Cholinesterase inhibitors may be rapidly absorbed via dermal, conjunctival, respiratory, and gastrointestinal routes. (Carlton, Simpson et al. 1998) Other factors being equal (e.g., chemical structure), signs and symptoms may vary by route of exposure (although any constellation of findings can occur with significant exposure by any route). (Sidell 1997; Carlton, Simpson et al. 1998; Leikin, Thomas et al. 2002; Erdman 2004)
|Exposure Route||Rapidity of Onset of Clinical Findings|
|Inhalation||the most rapid (seconds to minutes)|
|Ingestion||intermediate (typically within 30-90 minutes)|
|Dermal||the slowest (may be up to 18 hours)|
Note: Very high doses of nerve agents can act within minutes, even with dermal exposures. (Sidell 1997)

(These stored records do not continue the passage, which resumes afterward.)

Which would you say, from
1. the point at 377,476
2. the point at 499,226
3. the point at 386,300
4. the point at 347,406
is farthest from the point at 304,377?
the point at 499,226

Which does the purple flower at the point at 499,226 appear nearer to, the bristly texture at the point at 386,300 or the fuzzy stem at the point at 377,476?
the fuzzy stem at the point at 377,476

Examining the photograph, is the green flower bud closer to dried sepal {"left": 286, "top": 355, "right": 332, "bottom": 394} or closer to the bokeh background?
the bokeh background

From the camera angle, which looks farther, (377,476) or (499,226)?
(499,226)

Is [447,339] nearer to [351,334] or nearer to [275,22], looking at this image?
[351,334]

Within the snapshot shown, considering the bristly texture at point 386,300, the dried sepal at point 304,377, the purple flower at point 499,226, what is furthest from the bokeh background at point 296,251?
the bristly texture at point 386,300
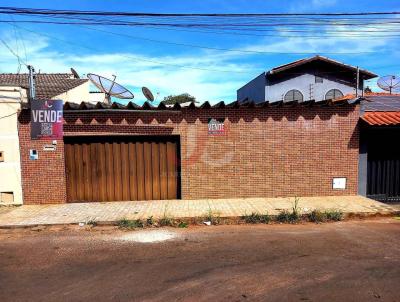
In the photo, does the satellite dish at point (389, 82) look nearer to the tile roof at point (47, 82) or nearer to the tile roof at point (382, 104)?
the tile roof at point (382, 104)

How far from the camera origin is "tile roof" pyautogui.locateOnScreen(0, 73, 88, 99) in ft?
44.0

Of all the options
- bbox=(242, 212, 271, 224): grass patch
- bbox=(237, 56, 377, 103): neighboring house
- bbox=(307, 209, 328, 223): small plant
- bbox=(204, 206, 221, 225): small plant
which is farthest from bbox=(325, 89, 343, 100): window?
bbox=(204, 206, 221, 225): small plant

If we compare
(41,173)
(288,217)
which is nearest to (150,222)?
(288,217)

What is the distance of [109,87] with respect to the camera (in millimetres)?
12438

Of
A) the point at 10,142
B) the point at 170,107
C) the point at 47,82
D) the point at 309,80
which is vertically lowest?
the point at 10,142

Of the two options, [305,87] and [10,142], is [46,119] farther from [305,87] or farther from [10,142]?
[305,87]

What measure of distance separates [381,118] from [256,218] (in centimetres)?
546

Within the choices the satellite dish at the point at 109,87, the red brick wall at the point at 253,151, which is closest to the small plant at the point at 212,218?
the red brick wall at the point at 253,151

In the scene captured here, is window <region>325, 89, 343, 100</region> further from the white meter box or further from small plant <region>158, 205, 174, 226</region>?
small plant <region>158, 205, 174, 226</region>

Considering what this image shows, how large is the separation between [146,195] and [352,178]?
6617 mm

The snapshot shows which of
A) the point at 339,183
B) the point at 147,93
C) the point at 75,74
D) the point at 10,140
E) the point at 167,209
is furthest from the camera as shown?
the point at 75,74

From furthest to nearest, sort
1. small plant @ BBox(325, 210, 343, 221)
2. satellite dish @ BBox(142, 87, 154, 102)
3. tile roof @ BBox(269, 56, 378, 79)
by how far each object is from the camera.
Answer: tile roof @ BBox(269, 56, 378, 79) < satellite dish @ BBox(142, 87, 154, 102) < small plant @ BBox(325, 210, 343, 221)

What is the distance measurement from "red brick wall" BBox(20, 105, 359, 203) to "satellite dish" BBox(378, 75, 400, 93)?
7.14 meters

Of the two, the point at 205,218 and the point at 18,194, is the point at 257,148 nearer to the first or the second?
the point at 205,218
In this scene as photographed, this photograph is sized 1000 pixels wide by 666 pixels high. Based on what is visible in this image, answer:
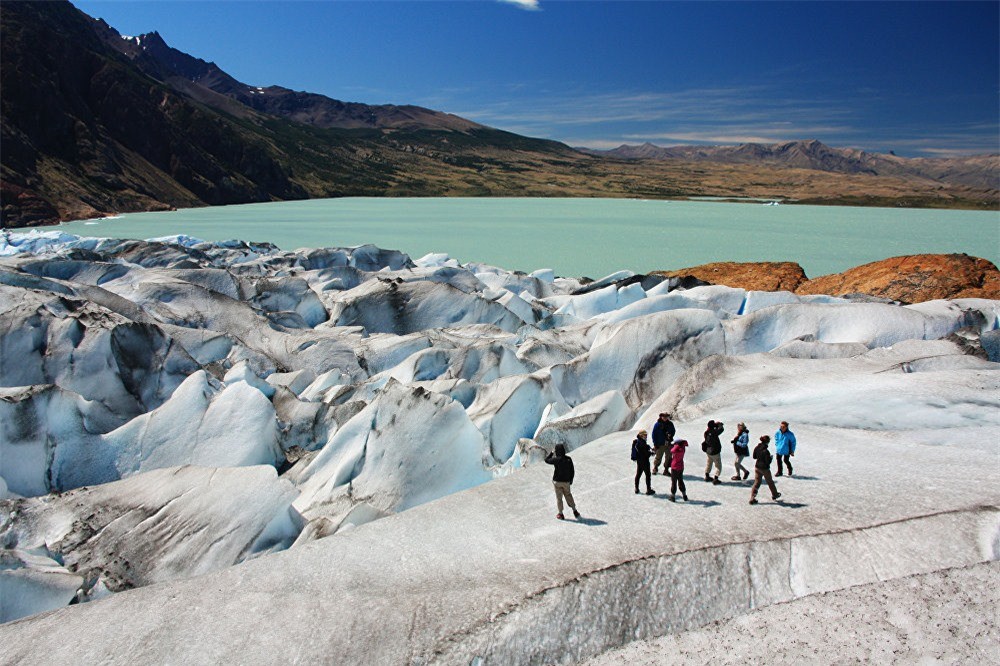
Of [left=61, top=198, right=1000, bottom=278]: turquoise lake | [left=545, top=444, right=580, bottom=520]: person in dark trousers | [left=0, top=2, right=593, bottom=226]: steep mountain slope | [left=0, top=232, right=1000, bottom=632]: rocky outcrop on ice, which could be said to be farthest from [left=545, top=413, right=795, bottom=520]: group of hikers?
[left=0, top=2, right=593, bottom=226]: steep mountain slope

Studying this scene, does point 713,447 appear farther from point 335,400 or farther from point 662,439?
point 335,400

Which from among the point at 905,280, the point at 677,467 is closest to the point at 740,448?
the point at 677,467

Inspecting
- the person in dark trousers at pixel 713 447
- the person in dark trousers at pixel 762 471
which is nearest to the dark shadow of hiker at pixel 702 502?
the person in dark trousers at pixel 762 471

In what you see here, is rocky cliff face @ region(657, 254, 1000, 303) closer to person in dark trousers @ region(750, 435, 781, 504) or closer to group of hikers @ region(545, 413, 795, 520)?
group of hikers @ region(545, 413, 795, 520)

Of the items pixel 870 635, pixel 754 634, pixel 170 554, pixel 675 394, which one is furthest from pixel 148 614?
pixel 675 394

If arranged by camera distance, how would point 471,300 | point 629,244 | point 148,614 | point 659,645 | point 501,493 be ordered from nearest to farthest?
point 659,645 < point 148,614 < point 501,493 < point 471,300 < point 629,244

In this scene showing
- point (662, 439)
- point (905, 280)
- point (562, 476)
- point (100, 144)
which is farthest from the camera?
point (100, 144)

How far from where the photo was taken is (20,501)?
9.47m

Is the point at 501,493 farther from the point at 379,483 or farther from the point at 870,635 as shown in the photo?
the point at 870,635

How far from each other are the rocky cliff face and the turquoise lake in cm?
1073

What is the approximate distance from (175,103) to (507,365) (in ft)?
378

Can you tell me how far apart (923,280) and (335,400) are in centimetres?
2056

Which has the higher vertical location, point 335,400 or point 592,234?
point 592,234

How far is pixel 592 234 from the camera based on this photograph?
57375 mm
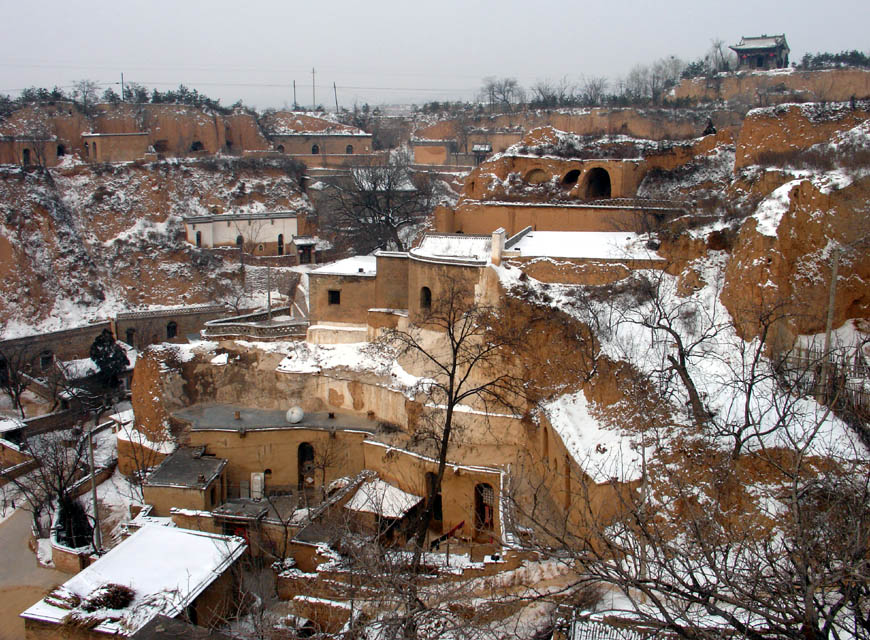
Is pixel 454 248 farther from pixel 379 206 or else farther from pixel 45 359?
pixel 45 359

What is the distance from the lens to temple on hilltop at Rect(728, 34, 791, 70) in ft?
180

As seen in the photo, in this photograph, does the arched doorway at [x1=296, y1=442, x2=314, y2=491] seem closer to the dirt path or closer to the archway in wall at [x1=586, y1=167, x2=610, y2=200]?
the dirt path

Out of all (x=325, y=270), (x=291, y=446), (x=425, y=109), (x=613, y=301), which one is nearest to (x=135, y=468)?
(x=291, y=446)

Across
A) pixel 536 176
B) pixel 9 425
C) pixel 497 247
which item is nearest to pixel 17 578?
pixel 9 425

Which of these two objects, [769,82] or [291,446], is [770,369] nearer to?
[291,446]

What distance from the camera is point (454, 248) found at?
21703 millimetres

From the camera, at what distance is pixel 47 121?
47.4 meters

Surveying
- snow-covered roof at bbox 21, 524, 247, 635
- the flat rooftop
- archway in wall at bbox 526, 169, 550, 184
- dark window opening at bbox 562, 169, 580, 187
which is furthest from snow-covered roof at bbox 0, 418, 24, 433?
dark window opening at bbox 562, 169, 580, 187

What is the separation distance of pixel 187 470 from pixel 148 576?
5.65m

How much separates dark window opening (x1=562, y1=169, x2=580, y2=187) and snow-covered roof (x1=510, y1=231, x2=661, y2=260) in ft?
18.2

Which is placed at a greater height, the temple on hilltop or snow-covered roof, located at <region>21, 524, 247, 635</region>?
the temple on hilltop

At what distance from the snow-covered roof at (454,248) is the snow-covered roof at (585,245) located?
897 millimetres

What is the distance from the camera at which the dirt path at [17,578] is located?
55.1ft

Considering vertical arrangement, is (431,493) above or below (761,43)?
below
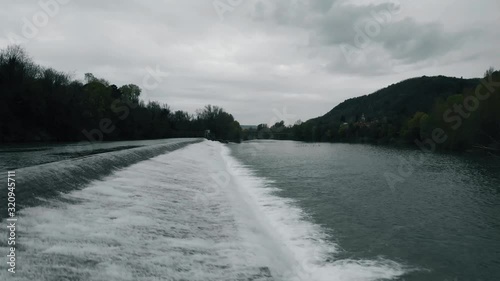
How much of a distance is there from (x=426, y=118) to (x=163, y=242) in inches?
2765

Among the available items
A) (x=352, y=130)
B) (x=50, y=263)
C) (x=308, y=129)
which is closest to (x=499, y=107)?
(x=50, y=263)

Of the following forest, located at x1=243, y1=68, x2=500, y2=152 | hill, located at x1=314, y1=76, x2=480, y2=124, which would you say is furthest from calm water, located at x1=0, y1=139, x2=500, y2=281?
hill, located at x1=314, y1=76, x2=480, y2=124

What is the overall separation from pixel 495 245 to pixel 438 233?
3.81 feet

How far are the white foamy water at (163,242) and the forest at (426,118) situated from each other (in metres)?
23.9

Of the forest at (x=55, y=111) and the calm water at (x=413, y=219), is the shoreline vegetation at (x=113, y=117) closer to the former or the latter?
the forest at (x=55, y=111)

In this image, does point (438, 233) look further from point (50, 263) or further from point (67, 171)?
point (67, 171)

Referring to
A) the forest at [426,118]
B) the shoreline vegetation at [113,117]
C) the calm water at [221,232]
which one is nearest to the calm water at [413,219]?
the calm water at [221,232]

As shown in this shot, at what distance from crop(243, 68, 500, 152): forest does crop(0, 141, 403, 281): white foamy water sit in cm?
2395

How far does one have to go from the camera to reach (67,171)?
8.57 metres

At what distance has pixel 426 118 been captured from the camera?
66.6 meters

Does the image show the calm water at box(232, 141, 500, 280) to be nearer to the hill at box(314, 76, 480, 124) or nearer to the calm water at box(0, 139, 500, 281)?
Result: the calm water at box(0, 139, 500, 281)

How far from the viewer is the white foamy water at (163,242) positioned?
4508 mm

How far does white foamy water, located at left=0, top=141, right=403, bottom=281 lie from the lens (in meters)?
4.51

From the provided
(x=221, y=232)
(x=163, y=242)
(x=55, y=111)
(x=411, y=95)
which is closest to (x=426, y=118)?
(x=55, y=111)
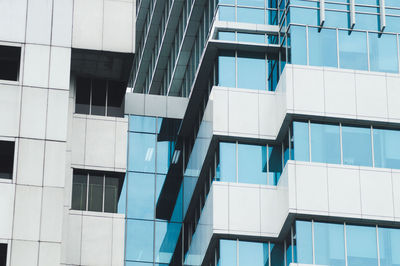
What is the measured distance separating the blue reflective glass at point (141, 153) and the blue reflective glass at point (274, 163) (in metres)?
11.7

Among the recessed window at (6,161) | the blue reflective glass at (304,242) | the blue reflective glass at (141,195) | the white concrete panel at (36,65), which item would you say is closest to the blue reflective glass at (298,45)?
the blue reflective glass at (304,242)

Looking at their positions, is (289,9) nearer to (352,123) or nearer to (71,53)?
(352,123)

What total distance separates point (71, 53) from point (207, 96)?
11404mm

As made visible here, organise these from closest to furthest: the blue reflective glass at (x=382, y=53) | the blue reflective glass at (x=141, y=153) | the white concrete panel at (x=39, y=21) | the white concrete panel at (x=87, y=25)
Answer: the white concrete panel at (x=39, y=21) < the white concrete panel at (x=87, y=25) < the blue reflective glass at (x=382, y=53) < the blue reflective glass at (x=141, y=153)

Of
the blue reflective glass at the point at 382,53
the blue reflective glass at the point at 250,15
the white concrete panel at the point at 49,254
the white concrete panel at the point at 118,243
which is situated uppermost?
the blue reflective glass at the point at 250,15

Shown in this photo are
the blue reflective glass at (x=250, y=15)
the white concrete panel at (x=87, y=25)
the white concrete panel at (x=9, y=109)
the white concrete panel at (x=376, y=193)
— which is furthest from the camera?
the blue reflective glass at (x=250, y=15)

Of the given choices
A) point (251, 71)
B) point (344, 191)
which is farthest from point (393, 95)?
point (251, 71)

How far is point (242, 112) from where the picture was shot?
54844 millimetres

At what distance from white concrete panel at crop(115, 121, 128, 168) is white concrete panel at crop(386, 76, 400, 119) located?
1270 centimetres

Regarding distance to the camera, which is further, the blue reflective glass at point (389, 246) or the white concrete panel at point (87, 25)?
the blue reflective glass at point (389, 246)

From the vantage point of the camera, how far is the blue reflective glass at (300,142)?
171 ft

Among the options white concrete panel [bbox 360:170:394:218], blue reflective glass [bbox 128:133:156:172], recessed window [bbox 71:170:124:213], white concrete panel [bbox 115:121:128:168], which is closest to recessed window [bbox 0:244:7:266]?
recessed window [bbox 71:170:124:213]

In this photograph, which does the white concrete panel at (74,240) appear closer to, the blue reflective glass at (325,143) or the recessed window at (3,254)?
the recessed window at (3,254)

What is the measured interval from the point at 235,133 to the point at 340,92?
536 cm
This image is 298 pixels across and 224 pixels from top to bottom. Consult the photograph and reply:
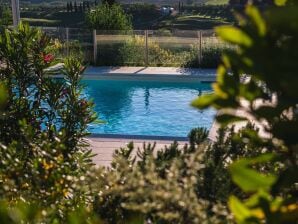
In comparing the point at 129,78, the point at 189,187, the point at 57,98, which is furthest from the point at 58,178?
the point at 129,78

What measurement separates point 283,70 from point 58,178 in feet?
4.88

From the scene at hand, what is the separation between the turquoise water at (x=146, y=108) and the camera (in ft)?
39.3

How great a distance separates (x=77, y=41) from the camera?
62.1 ft

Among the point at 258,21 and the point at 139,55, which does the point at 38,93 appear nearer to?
the point at 258,21

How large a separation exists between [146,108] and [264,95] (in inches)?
495

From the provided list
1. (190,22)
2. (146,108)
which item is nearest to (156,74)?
(146,108)

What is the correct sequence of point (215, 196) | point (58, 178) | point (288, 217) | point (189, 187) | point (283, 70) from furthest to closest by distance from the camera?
point (58, 178)
point (215, 196)
point (189, 187)
point (288, 217)
point (283, 70)

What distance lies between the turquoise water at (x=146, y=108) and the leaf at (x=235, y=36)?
30.5 feet

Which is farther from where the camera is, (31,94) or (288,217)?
(31,94)

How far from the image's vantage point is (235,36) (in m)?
1.11

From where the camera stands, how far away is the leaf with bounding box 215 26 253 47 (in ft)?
3.62

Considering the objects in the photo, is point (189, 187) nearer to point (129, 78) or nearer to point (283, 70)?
point (283, 70)

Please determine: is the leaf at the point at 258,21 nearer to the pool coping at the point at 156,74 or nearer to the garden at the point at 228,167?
the garden at the point at 228,167

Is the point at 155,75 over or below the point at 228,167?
below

Among other factors, the toxicity of cholinesterase inhibitors varies with chemical structure.
For example: (Besser and Gutmann 1994)
- Organophosphorus compounds having a quaternary nitrogen (ammonium) attached to the phosphorus atom have the highest toxicity.
- Also very toxic are those containing an attached fluorine atom (This includes the chemical warfare nerve agents).
- Less toxic are those containing a cyanide or halogen other than fluorine.
- Less toxic still are those with attached alkyl, alkoxy, alkylthio, aryloxy, arylthio, heterocyclic analogs, or nonquaternary nitrogen. Most organophosphorus compounds belong to this category.
Note: Mild vapor exposure may produce eye and respiratory symptoms due to localized tissue contact even in the absence of other systemic findings.
With dermal exposure to nerve agents onset of clinical findings of the cholinergic toxidrome may be delayed up to 18 hours. (Sidell 1997) Thus, patients with suspected dermal exposure should be observed and monitored. No definite minimum, safe duration of observation has yet been established because of lack of clinical experience and clinical studies. (Leikin, Thomas et al. 2002)
Respiratory symptoms may be absent in mild to moderate exposures. (Leikin, Thomas et al. 2002)
A substantial proportion of those with isolated dermal exposure do not develop miosis (pupillary constriction). (Sidell 1997)
The frequency and sequence of clinical findings after ingesting cholinesterase inhibitors have received less attention in the literature. Generally, with this route, gastrointestinal signs and symptoms are the first to appear. (Carlton, Simpson et al. 1998; Tareg, B et al. 2001; Erdman 2004)
- Abdominal cramps.
Note: Cholinesterase inhibiting insecticides are often dissolved in hydrocarbons, and ingestion may be associated with pulmonary aspiration and chemical pneumonitis, as well as a solvent-like breath odor. (Durham and Hayes 1962; Clark 2002)
Delayed onset may occur with:
- Dermal exposure.
- Cholinesterase inhibitors which can be stored in fat tissue and released over time (e.g., dichlofenthion). (Clark 2002)
- Cholinesterase inhibitors whose toxicity requires metabolic conversion (e.g., malathion).
Note: In some cases, deceptively mild initial symptoms may be followed by a rapid worsening up to 48 hours later. This may occur even while the patient is undergoing antidotal treatment. (Erdman 2004)
- Cholinesterase inhibitors may be rapidly absorbed via dermal, conjunctival, respiratory, and gastrointestinal routes.